- Source material:
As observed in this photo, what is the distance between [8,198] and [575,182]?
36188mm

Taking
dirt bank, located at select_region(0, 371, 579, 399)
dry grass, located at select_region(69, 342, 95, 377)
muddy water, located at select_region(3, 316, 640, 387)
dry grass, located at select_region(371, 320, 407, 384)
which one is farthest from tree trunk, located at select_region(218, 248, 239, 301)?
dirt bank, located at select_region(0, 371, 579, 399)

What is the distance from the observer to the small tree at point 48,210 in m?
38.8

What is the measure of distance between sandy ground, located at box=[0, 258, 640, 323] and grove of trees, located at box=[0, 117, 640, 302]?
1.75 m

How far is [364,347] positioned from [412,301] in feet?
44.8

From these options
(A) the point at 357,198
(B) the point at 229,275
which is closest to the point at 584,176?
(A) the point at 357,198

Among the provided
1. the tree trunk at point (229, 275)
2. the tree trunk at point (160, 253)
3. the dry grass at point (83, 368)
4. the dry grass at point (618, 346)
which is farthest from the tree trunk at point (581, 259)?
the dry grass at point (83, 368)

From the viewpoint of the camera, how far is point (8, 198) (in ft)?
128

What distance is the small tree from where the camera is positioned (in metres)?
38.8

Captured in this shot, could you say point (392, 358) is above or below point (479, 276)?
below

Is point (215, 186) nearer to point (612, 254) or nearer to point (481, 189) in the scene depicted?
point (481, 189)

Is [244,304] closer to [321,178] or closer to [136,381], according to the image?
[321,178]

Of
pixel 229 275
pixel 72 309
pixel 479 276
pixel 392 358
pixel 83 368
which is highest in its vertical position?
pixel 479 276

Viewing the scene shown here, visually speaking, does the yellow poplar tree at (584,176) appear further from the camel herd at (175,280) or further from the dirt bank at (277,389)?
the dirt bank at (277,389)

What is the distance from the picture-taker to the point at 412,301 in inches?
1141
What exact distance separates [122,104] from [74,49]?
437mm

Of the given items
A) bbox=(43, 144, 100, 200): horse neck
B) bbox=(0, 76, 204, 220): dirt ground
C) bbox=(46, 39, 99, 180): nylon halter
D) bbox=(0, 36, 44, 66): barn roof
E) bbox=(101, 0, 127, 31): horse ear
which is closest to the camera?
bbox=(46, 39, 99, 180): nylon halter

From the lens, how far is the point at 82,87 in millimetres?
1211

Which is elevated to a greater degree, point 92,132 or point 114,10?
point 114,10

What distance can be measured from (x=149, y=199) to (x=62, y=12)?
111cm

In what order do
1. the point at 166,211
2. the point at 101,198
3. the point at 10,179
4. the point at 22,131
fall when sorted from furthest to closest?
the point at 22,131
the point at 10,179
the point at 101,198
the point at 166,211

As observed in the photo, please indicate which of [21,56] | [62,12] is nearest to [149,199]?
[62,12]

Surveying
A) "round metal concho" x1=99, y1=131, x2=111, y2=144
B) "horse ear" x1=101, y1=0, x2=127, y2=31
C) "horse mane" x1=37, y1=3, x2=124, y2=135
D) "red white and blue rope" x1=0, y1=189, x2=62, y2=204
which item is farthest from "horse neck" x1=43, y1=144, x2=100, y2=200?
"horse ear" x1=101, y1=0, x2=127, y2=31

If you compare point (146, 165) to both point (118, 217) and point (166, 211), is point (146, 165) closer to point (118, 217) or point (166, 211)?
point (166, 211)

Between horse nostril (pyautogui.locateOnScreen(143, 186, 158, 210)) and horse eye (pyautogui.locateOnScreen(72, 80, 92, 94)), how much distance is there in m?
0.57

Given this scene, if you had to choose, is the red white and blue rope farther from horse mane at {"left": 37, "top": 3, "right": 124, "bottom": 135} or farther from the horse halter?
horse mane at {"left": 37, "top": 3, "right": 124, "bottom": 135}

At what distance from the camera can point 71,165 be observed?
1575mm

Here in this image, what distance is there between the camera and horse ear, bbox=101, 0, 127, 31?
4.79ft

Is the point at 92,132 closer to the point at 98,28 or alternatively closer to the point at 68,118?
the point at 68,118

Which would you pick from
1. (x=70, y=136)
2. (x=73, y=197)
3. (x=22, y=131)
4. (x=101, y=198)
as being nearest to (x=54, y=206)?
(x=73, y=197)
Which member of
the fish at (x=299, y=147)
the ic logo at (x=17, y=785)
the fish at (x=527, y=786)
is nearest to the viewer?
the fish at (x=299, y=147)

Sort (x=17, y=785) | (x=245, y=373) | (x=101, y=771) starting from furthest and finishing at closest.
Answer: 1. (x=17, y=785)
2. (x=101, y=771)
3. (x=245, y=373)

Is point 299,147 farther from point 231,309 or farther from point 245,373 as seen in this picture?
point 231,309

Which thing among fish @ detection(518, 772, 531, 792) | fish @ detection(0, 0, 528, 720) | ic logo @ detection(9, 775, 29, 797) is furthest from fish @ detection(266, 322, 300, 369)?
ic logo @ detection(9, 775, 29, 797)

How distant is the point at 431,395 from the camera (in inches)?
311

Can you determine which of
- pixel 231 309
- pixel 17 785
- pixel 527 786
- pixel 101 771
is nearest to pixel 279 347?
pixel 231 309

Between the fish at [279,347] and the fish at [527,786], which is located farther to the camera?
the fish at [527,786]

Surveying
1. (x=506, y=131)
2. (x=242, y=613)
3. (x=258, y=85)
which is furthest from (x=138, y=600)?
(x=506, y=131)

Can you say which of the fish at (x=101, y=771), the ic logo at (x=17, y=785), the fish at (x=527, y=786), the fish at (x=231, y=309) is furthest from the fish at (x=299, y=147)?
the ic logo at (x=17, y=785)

- Task to carry out: Restate every line of the data word for word.

- Final answer:
As observed in this photo, what is the distance between [8,198] and [575,182]?
36188mm

Taking
dirt bank, located at select_region(0, 371, 579, 399)
dry grass, located at select_region(69, 342, 95, 377)
muddy water, located at select_region(3, 316, 640, 387)
dry grass, located at select_region(371, 320, 407, 384)
which one is farthest from tree trunk, located at select_region(218, 248, 239, 301)?
dirt bank, located at select_region(0, 371, 579, 399)

What is the distance from the observer to the small tree at point 48,210 in m?
38.8

What is the measure of distance between sandy ground, located at box=[0, 258, 640, 323] and grove of trees, located at box=[0, 117, 640, 302]?
1.75 m

How far is [364,347] positioned from [412,301] in feet?
44.8

From these options
(A) the point at 357,198
(B) the point at 229,275
which is closest to the point at 584,176?
(A) the point at 357,198

Among the provided
1. the tree trunk at point (229, 275)
2. the tree trunk at point (160, 253)
3. the dry grass at point (83, 368)
4. the dry grass at point (618, 346)
which is farthest from the tree trunk at point (581, 259)?
the dry grass at point (83, 368)

From the viewpoint of the camera, how far is point (8, 198) (in ft)?
128

What distance is the small tree from where the camera is positioned (in metres)?
38.8

Captured in this shot, could you say point (392, 358) is above or below point (479, 276)?
below

Is point (215, 186) nearer to point (612, 254) or nearer to point (481, 189) in the scene depicted?
point (481, 189)

Is [244,304] closer to [321,178] or closer to [136,381], according to the image?
[321,178]

Of
pixel 229 275
pixel 72 309
pixel 479 276
pixel 392 358
pixel 83 368
which is highest in its vertical position?
pixel 479 276

Viewing the scene shown here, visually speaking, does the yellow poplar tree at (584,176) appear further from the camel herd at (175,280) or further from the dirt bank at (277,389)?
the dirt bank at (277,389)

What is the distance from the picture-taker to the point at 412,301 in inches?
1141
What exact distance separates [122,104] from [74,49]?
437mm

Of the given items
A) bbox=(43, 144, 100, 200): horse neck
B) bbox=(0, 76, 204, 220): dirt ground
C) bbox=(46, 39, 99, 180): nylon halter
D) bbox=(0, 36, 44, 66): barn roof
E) bbox=(101, 0, 127, 31): horse ear
which is closest to the camera?
bbox=(46, 39, 99, 180): nylon halter

From the lens, how far is the point at 82,87 in millimetres?
1211

Which is elevated to a greater degree, point 92,132 or point 114,10?
point 114,10

What distance can be measured from (x=149, y=199) to (x=62, y=12)?
111cm

In what order do
1. the point at 166,211
2. the point at 101,198
3. the point at 10,179
4. the point at 22,131
fall when sorted from furthest to closest?
the point at 22,131
the point at 10,179
the point at 101,198
the point at 166,211

As observed in the photo, please indicate which of [21,56] | [62,12] is nearest to [149,199]?
[62,12]

Surveying
A) "round metal concho" x1=99, y1=131, x2=111, y2=144
B) "horse ear" x1=101, y1=0, x2=127, y2=31
C) "horse mane" x1=37, y1=3, x2=124, y2=135
D) "red white and blue rope" x1=0, y1=189, x2=62, y2=204
which item is farthest from "horse neck" x1=43, y1=144, x2=100, y2=200?
"horse ear" x1=101, y1=0, x2=127, y2=31

If you compare point (146, 165) to both point (118, 217) and point (166, 211), is point (146, 165) closer to point (118, 217) or point (166, 211)?
point (166, 211)

Between horse nostril (pyautogui.locateOnScreen(143, 186, 158, 210)) and horse eye (pyautogui.locateOnScreen(72, 80, 92, 94)), how much distance is there in m?
0.57

Given this scene, if you had to choose, is the red white and blue rope farther from horse mane at {"left": 37, "top": 3, "right": 124, "bottom": 135} or farther from the horse halter?
horse mane at {"left": 37, "top": 3, "right": 124, "bottom": 135}

At what distance from the camera can point 71,165 be observed?
1575mm

Here in this image, what distance is there between the camera and horse ear, bbox=101, 0, 127, 31?
4.79ft

Is the point at 92,132 closer to the point at 98,28 or alternatively closer to the point at 68,118?
the point at 68,118

Which would you pick from
1. (x=70, y=136)
2. (x=73, y=197)
3. (x=22, y=131)
4. (x=101, y=198)
as being nearest to (x=54, y=206)?
(x=73, y=197)
Which member of
the fish at (x=299, y=147)
the ic logo at (x=17, y=785)
the fish at (x=527, y=786)
is nearest to the viewer?
the fish at (x=299, y=147)

Sort (x=17, y=785) | (x=245, y=373) | (x=101, y=771) starting from furthest and finishing at closest.
Answer: 1. (x=17, y=785)
2. (x=101, y=771)
3. (x=245, y=373)

Is point 299,147 farther from point 231,309 or farther from point 245,373 as seen in this picture?
point 231,309

Which thing among fish @ detection(518, 772, 531, 792) | fish @ detection(0, 0, 528, 720) | ic logo @ detection(9, 775, 29, 797) is furthest from fish @ detection(266, 322, 300, 369)?
ic logo @ detection(9, 775, 29, 797)

How distant is the point at 431,395 from the camera (in inches)?
311

Can you determine which of
- pixel 231 309
- pixel 17 785
- pixel 527 786
- pixel 101 771
is nearest to pixel 279 347?
pixel 231 309

Between the fish at [279,347] and the fish at [527,786], which is located farther to the camera?
the fish at [527,786]

Surveying
1. (x=506, y=131)
2. (x=242, y=613)
3. (x=258, y=85)
which is furthest from (x=138, y=600)?
(x=506, y=131)

Can you say which of the fish at (x=101, y=771), the ic logo at (x=17, y=785), the fish at (x=527, y=786), the fish at (x=231, y=309) is furthest from the fish at (x=299, y=147)?
the ic logo at (x=17, y=785)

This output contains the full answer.